### [Objectif de la tâche]
Écrivez la suite du texte sur Eduardo Bolsonaro, à partir de la dernière phrase qu’il contient.

### [Texte source]
+ + +
Âgé de 35 ans, Bolsonaro est né à Rio de Janeiro et a officié comme avocat et policier avant d’entrer au Parlement en 2015 comme élu de Sao Paulo. D’après son site internet, il a remporté son siège avec 1 843 735 de voix — plus que tout autre parlementaire de l’histoire du Brésil.

À l’image de son père populiste, de droite et homophobe, il n’a pas échappé aux controverses.

Plus tôt ce mois-ci, lors d’un entretien avec une chaîne de télévision israélienne, il a réitéré son opposition au mariage homosexuel, expliquant que s’il épousait son chien, cela ne constituerait pas une famille.

En juillet, le président l’avait désigné futur ambassadeur du Brésil aux États-Unis, une nomination qui avait été chaleureusement accueillie par la Maison Blanche, mais qui avait suscité des soupçons de népotisme au Brésil. Les parlementaires locaux avaient finalement bloqué la décision.

Le parlementaire brésilien Eduardo Bolsonaro, fils du président Jair Bolsonaro, et le conseiller de la Maison Blanche, Jared Kushner, gendre du président Donald Trump, se rencontrent à la résidence du chef d el’État américain, le 27 novembre 2018. (Crédit : Twitter via JTA)
+ + +
[Données web d’images et de légendes]
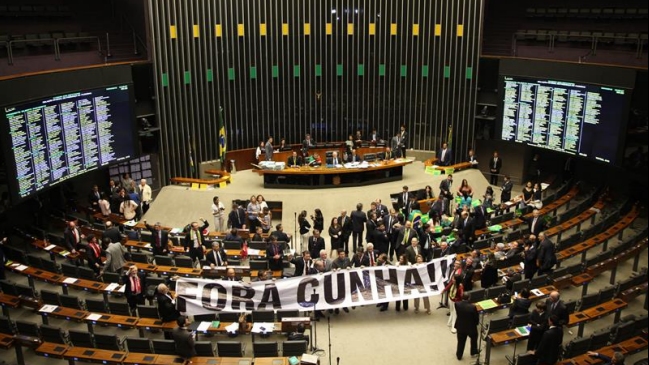 Brasil: La mayoría de la Cámara anticipa voto por destitución del verdugo de Rousseff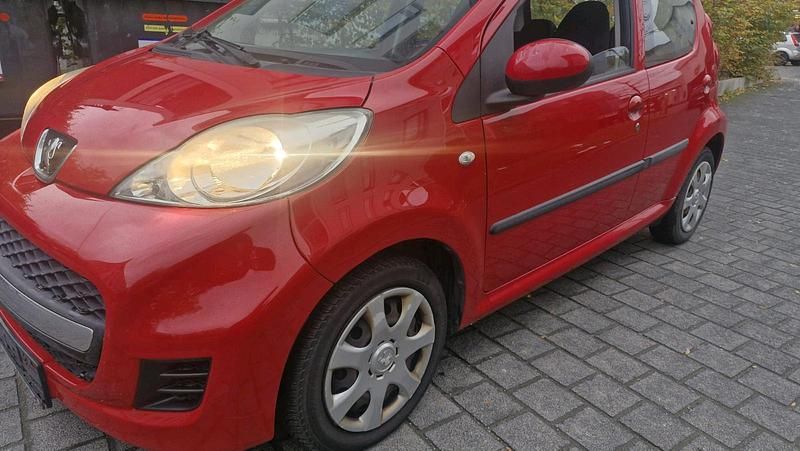 Rot Gebraucht 2011 Peugeot 107 Kleinwagen | 1.499 € (Guter Preis) - Bild 1/4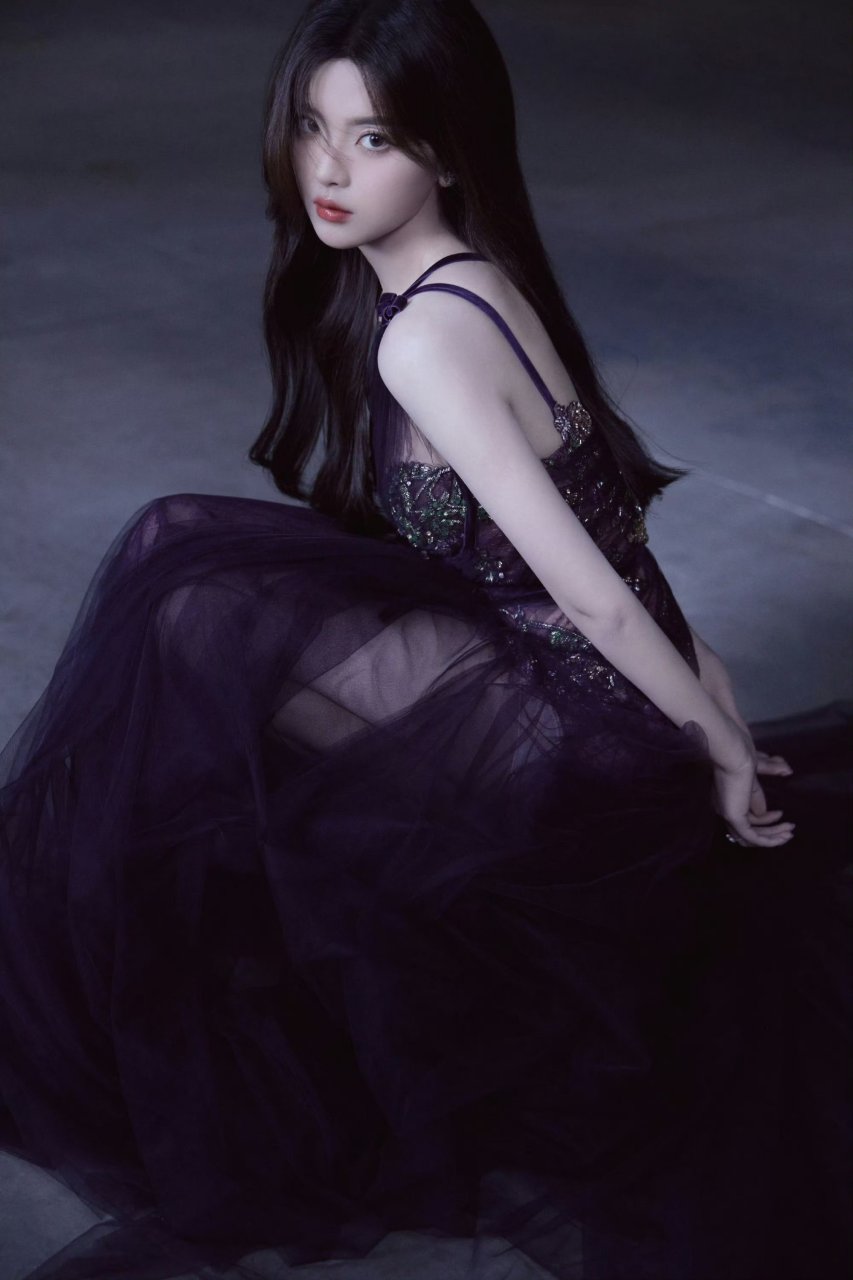 杨超越一袭黑色薄纱裙,尽显曼妙身姿好迷人.#明星穿搭# #杨超越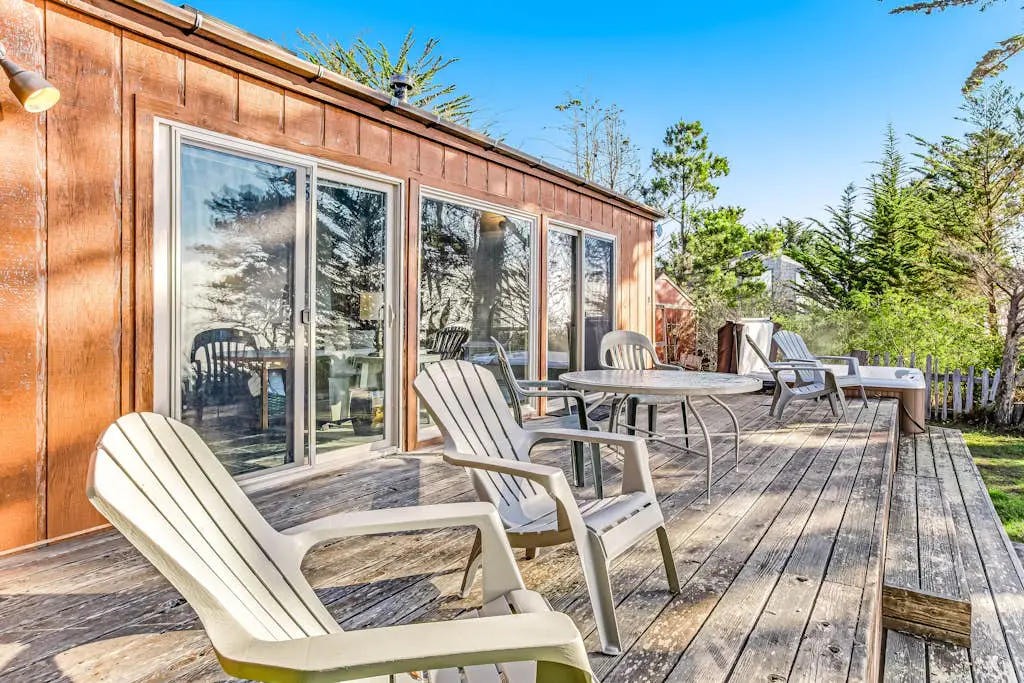Cove House - Gualala cottage with private hot tub & ocean views near the bluffs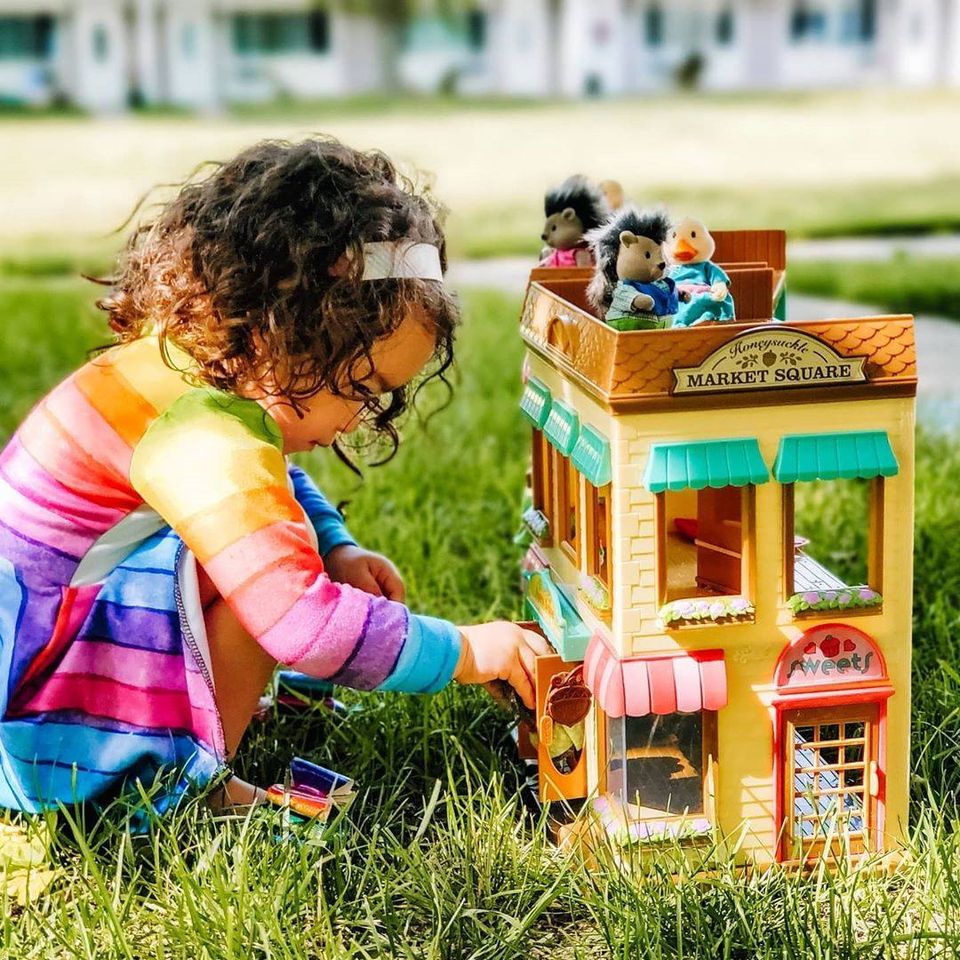 Lil Woodzeez Комплект за игра Магазин със светлинни ефекти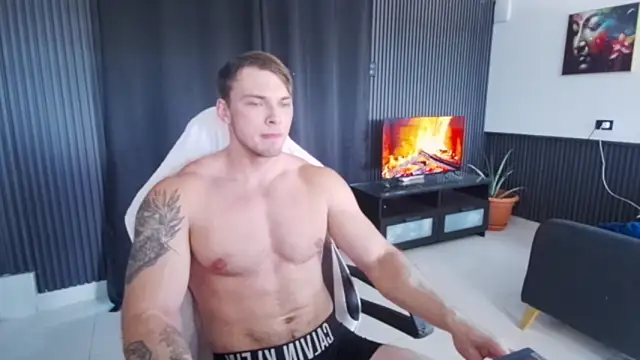 Snapshot of YourHotGreg chatting on 25, 5, 2026 YourHotGreg online show from 25, 5, 2026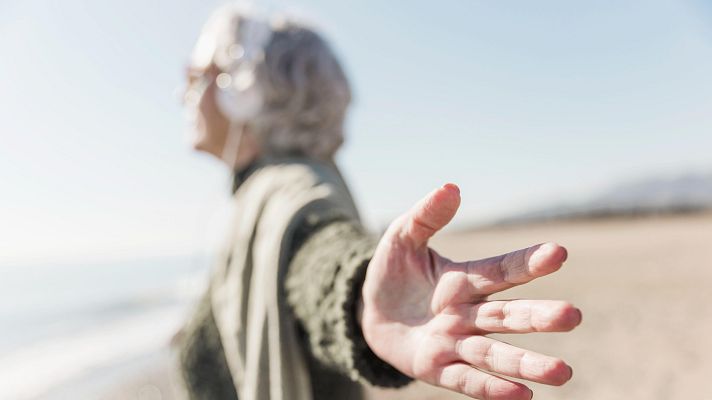SIRT7, el factor diferencial en salud de mujeres y hombres - A golpe de bit | Escuchar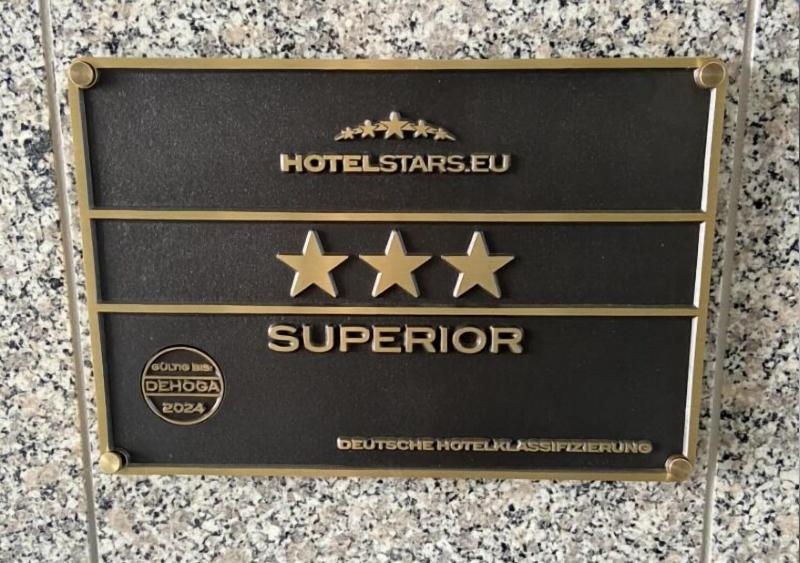 Hotel H.E.Y.M.A.N.N. - Genel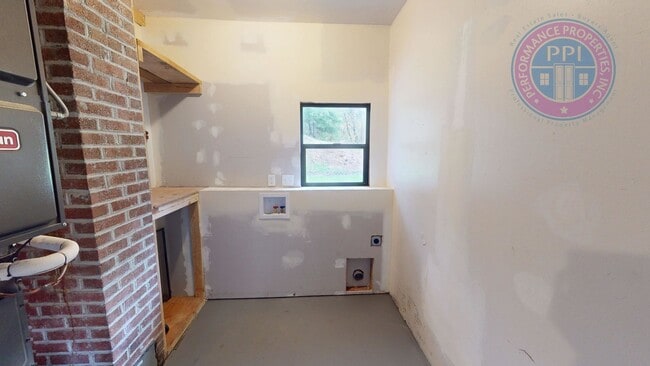 Building Photo - Enjoy Rural Living, Close To City & Freewa...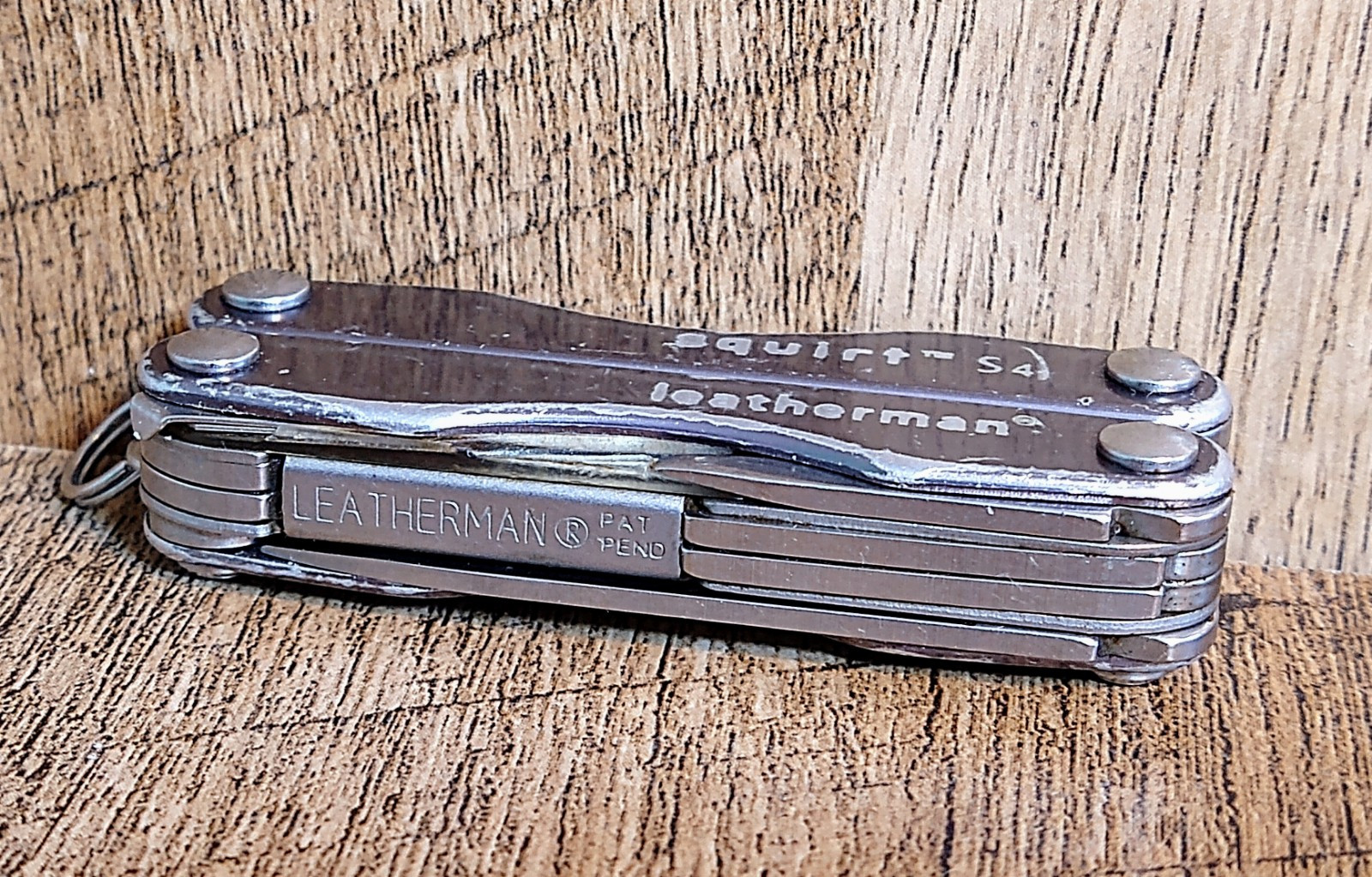 Leatherman SQUIRT S4 GRAY/SILVER Multi-Tool (Retired Model) – All Tools Good!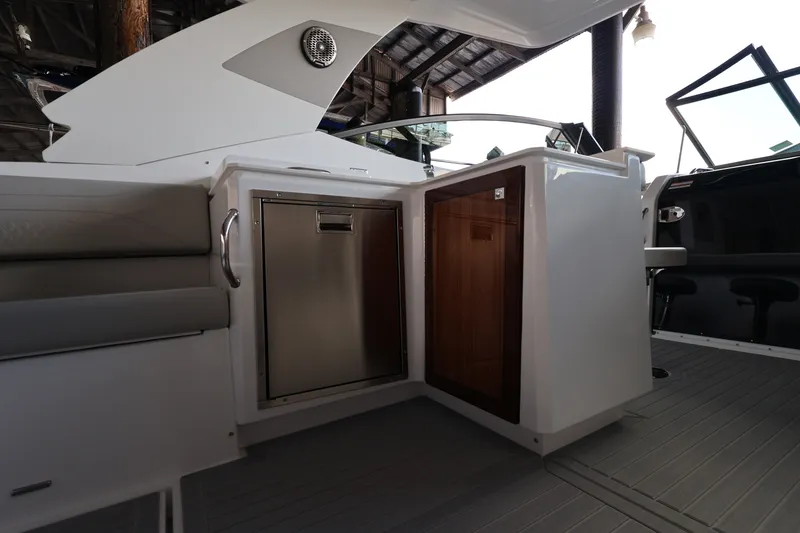 Slide: The Image of Cruisers 38 GLS Outboard 2026 - 20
+ + +
### [Réponse à l’exercice]
En mai 2016, Eduardo Bolsonaro et ses frères accompagnés de leur père et d’autres membres du Parti social-libéral s’étaient rendus en Israël à l’écart des projecteurs. C’est là qu’il est devenu fan du pays, s’est-il souvenu.

Pendant une semaine, un guide touristique israélo-brésilien lui a fait découvrir le pays et avait efficacement porté les arguments du gouvernement israélien, ce qui l’a fait passer de soutien occasionnel d’Israël à fervent militant.

« Les informations biaisées sur Israël dans les médias me mettent en colère », a-t-il commenté, assurant qu’il passait son temps à mettre en ligne sur ses réseaux sociaux des vidéos prenant la défense de l’État juif. Il possède une application sur son téléphone qui l’informe dès qu’une roquette gazaouïe cible Israël.

« Je ne soutiendrais jamais ceux qui utilisent des boucliers humains pour tenter d’attaquer les civils d’un autre pays. Ça me rend furieux », a-t-il commenté.

Il n’a rien contre les Palestiniens, a-t-il souligné. Mais il a du mal à comprendre comment on peut critiquer l’armée israélienne, qui s’efforce d’avertir la population gazaouïe avant d’attaquer le bâtiment dans lequel ils se trouvent.

« C’est incroyable toute la presse du monde qui s’en prend à vous. C’est vraiment écœurant », a-t-il indiqué.

Sa foi chrétienne est l’une des autres raisons de son soutien indéfectible pour Israël, a précisé le jeune marié, ajoutant que l’un de ses objectifs de parlementaire était d’améliorer la réputation d’Israël dans le monde.

Des manifestants brandissent des drapeaux palestiniens pour protester contre les émeutes à Gaza à le transfert de l’ambassade américaine à Jérusalem, à Sao Paulo, au Brésil, le 15 mai 2018. (Crédit :AP/Andre Penner)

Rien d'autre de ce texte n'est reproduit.